In Venezuela, come in molti altri paesi del Sud America, non esiste il ceto medio, ci sono il 30% di ricchi e il 70% di poveri, i ricchi vivono in case con fili ad alta tensione intorno, sembrano carceri di lussi e fuori gente, il popolo, chi è nato nella stessa città, chi parla la tua stessa lingua, chi respira la tua stessa aria, chi la notte alza gli occhi al cielo e guarda le tue stesse stelle, e li che a stento mette un piatto di riso a tavola.

A volte mi sento strano, mi sento diverso, non della mia generazione, mi dico: “ Cazzo ma certe domande me le faccio solo io, certe cose le vedo solo io”.

Non lo so, quello che so è che in Italia non c’è nessun partito che mi rappresenta, vedo tutti litigare per il potere senza lottare per la cosa principale per tutti: il benessere del popolo.

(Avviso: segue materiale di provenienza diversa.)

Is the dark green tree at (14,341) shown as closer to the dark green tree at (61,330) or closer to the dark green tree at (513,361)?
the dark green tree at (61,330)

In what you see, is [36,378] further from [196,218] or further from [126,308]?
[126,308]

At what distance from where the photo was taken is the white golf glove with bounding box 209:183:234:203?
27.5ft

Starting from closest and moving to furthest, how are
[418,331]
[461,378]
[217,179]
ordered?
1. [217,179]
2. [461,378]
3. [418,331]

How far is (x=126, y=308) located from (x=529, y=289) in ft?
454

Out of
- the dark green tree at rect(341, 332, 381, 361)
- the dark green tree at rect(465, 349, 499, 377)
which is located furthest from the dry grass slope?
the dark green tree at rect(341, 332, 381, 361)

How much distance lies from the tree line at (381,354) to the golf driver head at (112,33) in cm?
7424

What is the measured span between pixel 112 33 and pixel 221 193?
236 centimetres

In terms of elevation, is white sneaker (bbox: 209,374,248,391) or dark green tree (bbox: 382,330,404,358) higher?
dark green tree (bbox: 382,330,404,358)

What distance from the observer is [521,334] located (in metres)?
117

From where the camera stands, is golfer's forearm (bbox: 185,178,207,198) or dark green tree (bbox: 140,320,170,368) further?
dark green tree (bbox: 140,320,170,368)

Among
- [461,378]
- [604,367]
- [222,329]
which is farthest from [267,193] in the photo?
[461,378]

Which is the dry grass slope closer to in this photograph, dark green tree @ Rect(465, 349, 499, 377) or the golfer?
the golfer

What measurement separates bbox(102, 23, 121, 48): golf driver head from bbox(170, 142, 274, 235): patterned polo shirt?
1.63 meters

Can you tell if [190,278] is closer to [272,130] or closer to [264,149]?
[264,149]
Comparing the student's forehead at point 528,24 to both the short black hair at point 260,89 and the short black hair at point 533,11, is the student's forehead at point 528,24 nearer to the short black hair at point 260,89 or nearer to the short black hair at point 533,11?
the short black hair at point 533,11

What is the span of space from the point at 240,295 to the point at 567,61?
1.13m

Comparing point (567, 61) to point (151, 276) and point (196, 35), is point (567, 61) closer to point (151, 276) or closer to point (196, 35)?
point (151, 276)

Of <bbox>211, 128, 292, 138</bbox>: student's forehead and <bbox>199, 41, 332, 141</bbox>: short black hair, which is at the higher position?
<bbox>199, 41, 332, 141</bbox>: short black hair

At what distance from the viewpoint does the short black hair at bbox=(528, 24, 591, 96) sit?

Sento che devo fare qualcosa, non so come ma dovrò impiegare le mie energie per provare a cambiare la rotta di questo transatlantico ormai alla deriva.

Vogliamoci bene, i cattivi non fanno fatica a fare cose brutte mentre i buoni si devono sforzare per lottare contro i cattivi, perché i buoni vorrebbero fare un’altra vita, nella pace, nell’armonia, ma l’essere buoni gli da anche quel marchio sulla schiena, la responsabilità di diffondere la bontà nel mondo.

Spero di stare bene, di trovare la forza nei momenti dello sconforto, la sicurezza nei momenti della paura, di essere lucido quando la mia emotività proverà a trascinarmi con se e spero che la mia missione lasci una scia di benessere e amore.

Lotta solo per le cose senza le quali non vale la pena vivere.